> **Work to complete**
Please put the lines into a numbered list, beginning with the line containing "this 800×600 image." and continuing through the line containing "rusty metal panel [700, 50, 732, 91]", and leave out any blank lines between them in the rows below.

> **Data records**
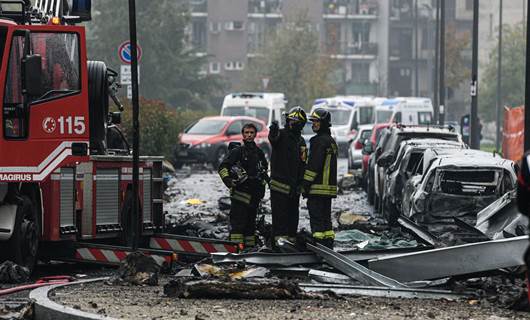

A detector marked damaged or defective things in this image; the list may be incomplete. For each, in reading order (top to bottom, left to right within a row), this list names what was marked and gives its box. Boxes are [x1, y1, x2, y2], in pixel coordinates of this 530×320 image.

destroyed vehicle [175, 116, 270, 169]
burned car [370, 124, 460, 212]
destroyed vehicle [370, 125, 460, 212]
destroyed vehicle [380, 138, 466, 225]
burned car [380, 139, 466, 224]
destroyed vehicle [402, 151, 512, 224]
burned car [402, 151, 512, 224]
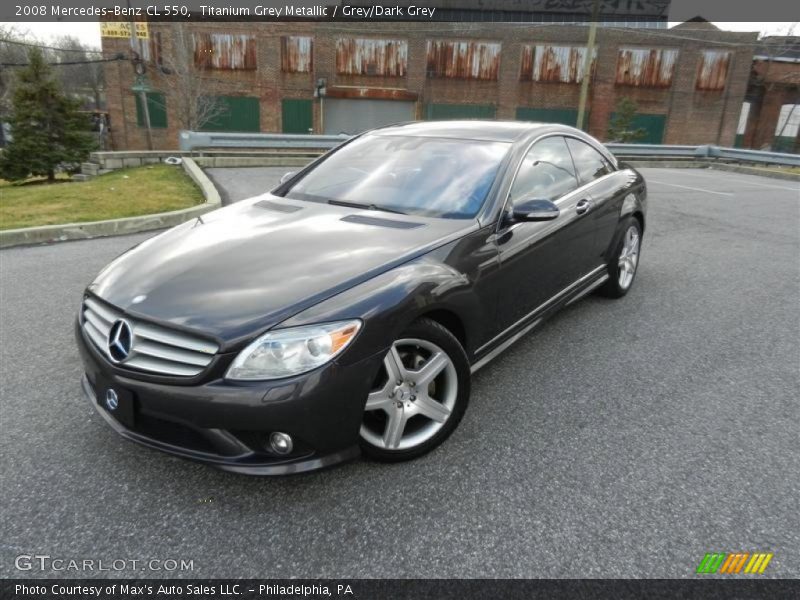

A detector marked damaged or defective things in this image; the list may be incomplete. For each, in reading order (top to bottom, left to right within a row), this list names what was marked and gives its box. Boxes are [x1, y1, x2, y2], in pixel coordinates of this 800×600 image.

rusty metal panel [194, 33, 256, 70]
rusty metal panel [282, 35, 312, 72]
rusty metal panel [334, 37, 406, 76]
rusty metal panel [424, 40, 500, 81]
rusty metal panel [520, 44, 592, 83]
rusty metal panel [616, 47, 680, 88]
rusty metal panel [700, 50, 732, 91]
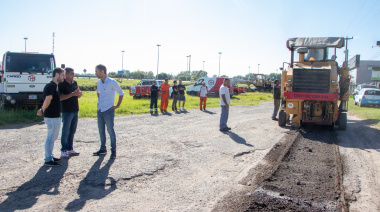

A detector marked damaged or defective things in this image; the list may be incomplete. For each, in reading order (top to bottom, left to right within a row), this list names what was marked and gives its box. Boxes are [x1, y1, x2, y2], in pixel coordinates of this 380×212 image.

cracked asphalt [0, 102, 288, 210]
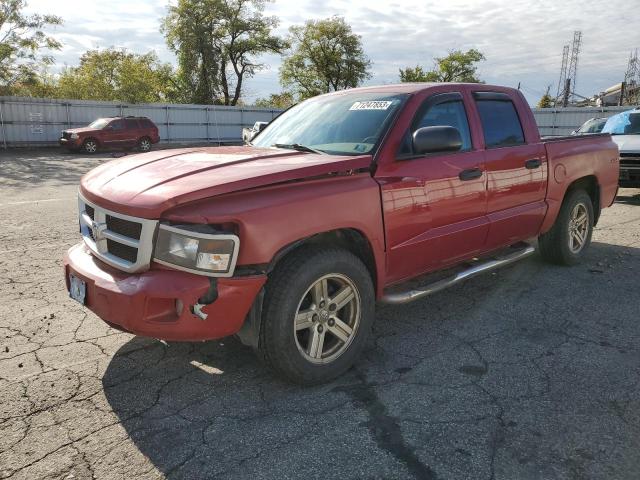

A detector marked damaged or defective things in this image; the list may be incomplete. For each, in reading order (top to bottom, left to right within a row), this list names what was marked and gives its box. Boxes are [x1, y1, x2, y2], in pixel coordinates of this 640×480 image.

damaged hood [80, 145, 372, 218]
damaged front bumper [63, 244, 264, 342]
cracked asphalt [1, 148, 640, 478]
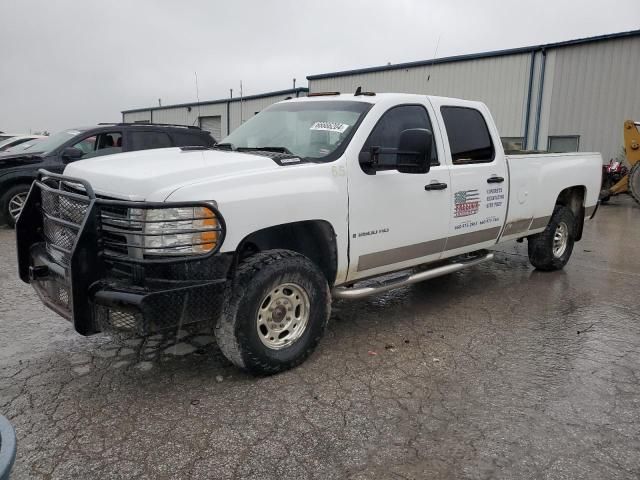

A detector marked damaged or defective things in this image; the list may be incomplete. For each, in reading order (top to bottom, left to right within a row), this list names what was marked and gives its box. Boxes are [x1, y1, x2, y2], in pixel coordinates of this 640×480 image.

cracked asphalt [1, 196, 640, 480]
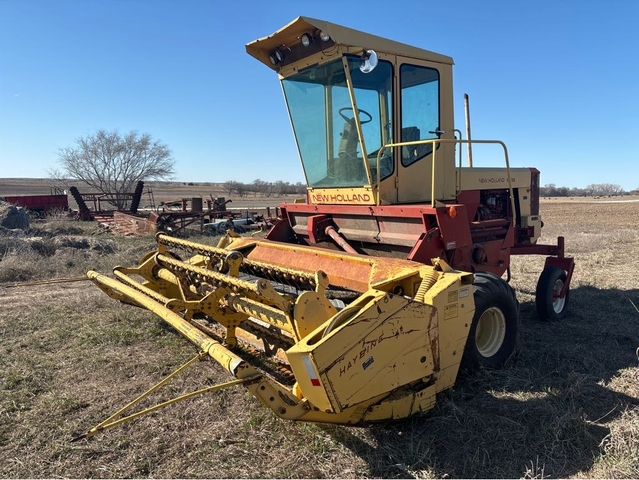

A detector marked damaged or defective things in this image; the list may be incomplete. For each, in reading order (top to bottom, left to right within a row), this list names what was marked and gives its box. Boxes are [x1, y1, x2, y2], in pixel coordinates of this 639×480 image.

rusty implement [81, 232, 480, 428]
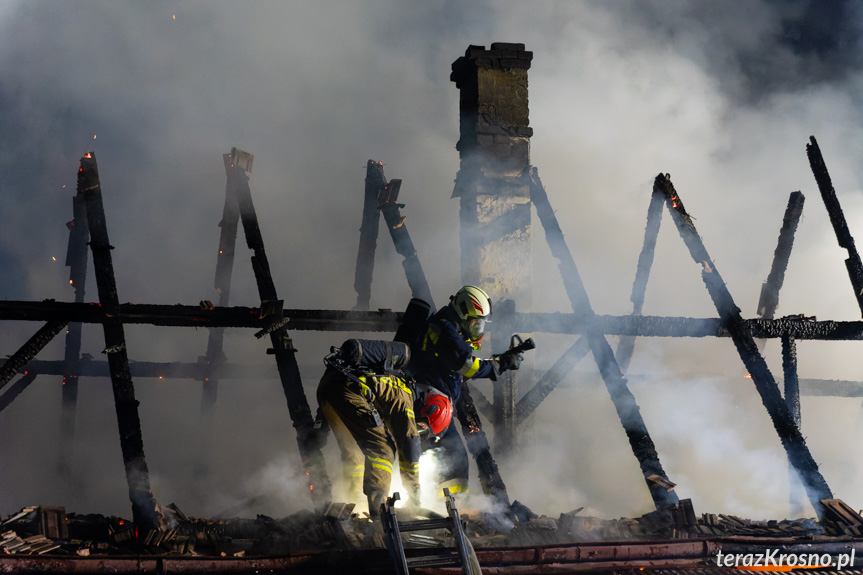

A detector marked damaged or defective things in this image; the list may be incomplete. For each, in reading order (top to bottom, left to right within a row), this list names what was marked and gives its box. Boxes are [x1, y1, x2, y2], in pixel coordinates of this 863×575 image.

charred wooden rafter [79, 152, 162, 532]
burned roof beam [79, 152, 162, 532]
charred wooden rafter [228, 153, 332, 508]
burned roof beam [230, 154, 330, 508]
burned timber frame [1, 134, 863, 520]
charred wooden rafter [528, 169, 680, 510]
burned roof beam [528, 168, 680, 512]
burned roof beam [660, 172, 832, 520]
charred wooden rafter [656, 173, 836, 520]
burned roof beam [808, 137, 863, 318]
charred wooden rafter [808, 137, 863, 318]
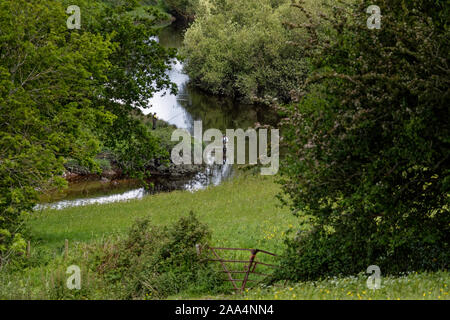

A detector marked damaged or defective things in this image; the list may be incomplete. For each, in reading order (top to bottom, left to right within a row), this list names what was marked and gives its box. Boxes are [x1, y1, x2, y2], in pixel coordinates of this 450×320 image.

rusty metal gate [197, 245, 278, 292]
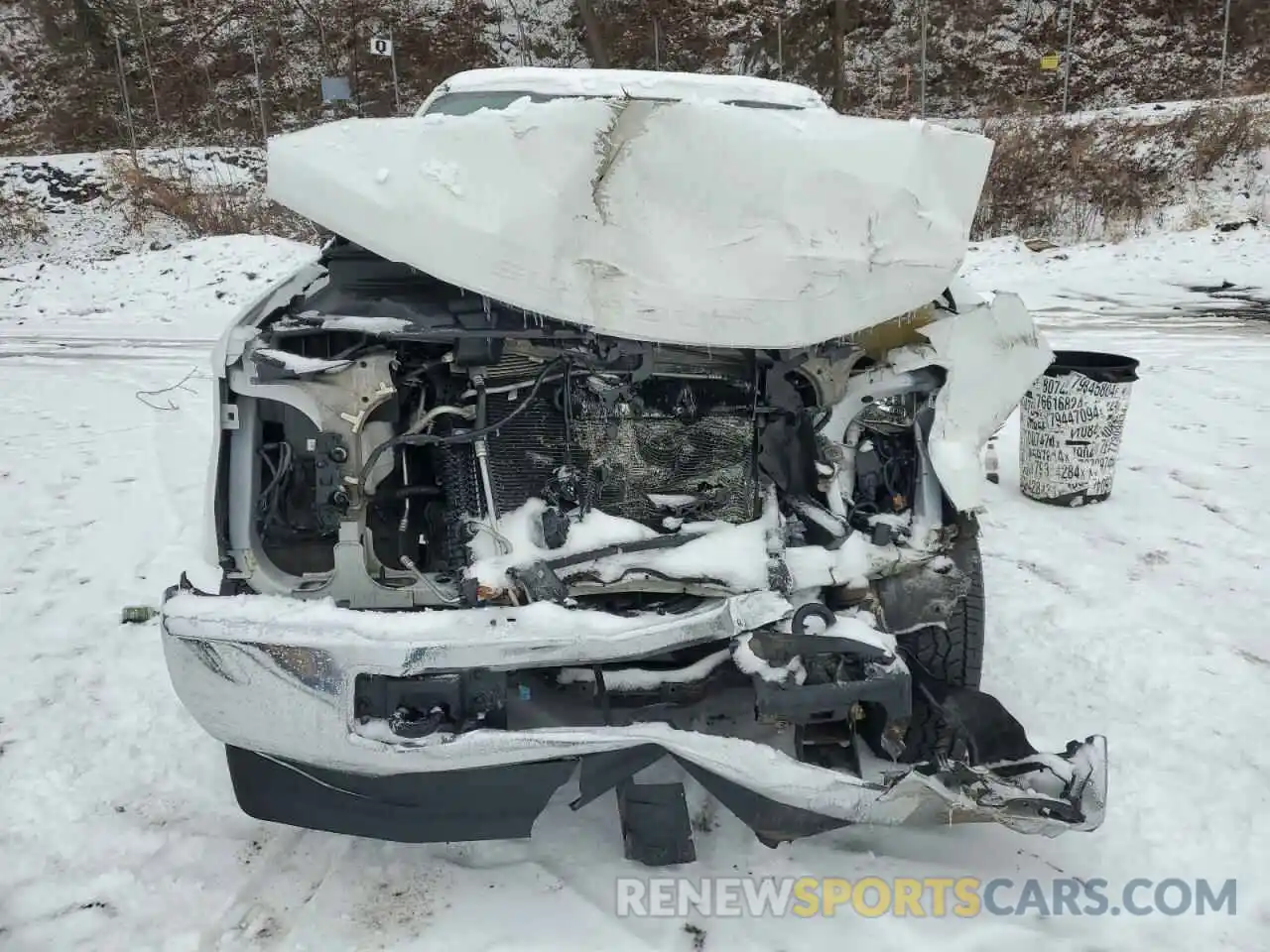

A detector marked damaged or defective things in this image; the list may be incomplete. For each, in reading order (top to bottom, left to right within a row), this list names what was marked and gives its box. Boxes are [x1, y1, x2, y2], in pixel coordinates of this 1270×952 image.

severely damaged hood [268, 98, 996, 349]
destroyed front bumper [161, 587, 1103, 857]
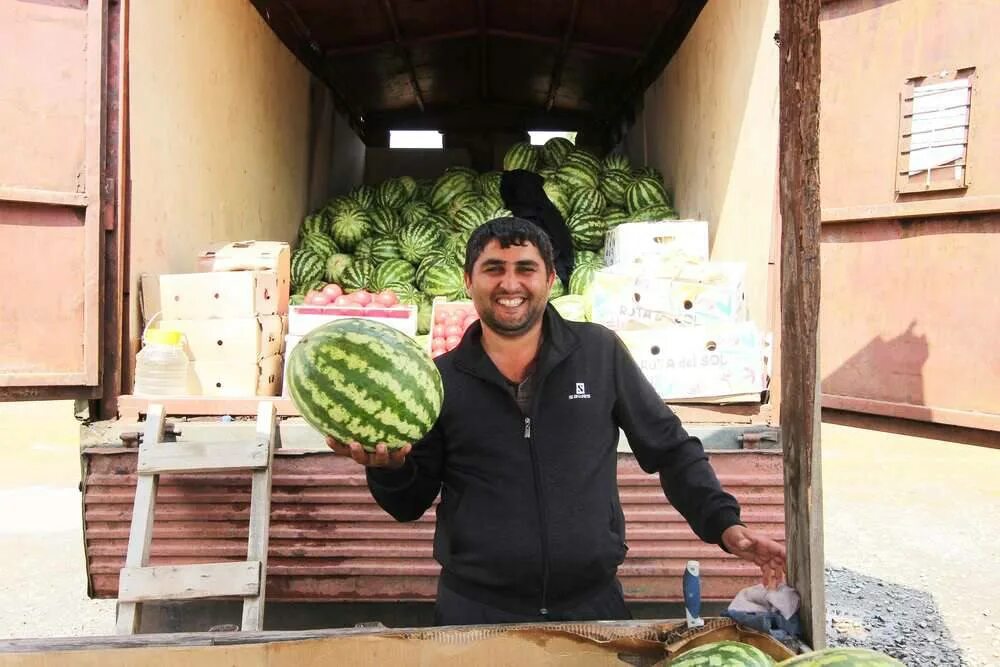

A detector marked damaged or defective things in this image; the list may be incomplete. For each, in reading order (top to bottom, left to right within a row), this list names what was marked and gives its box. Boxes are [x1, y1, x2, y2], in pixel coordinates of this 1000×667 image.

rusty metal wall [84, 448, 780, 604]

> **Exercise solution**
1. A detector marked damaged or defective things in this image; the list may be incomplete. For each, in reading order (top to bottom, left to right within a row), this list names what was marked and gives its box. Boxes are [x1, y1, x2, y2], in pixel coordinates of this 800×600 image.
2. rusty metal panel [194, 33, 256, 70]
3. rusty metal panel [282, 35, 312, 72]
4. rusty metal panel [334, 37, 406, 76]
5. rusty metal panel [424, 40, 500, 81]
6. rusty metal panel [520, 44, 592, 83]
7. rusty metal panel [616, 47, 680, 88]
8. rusty metal panel [700, 50, 732, 91]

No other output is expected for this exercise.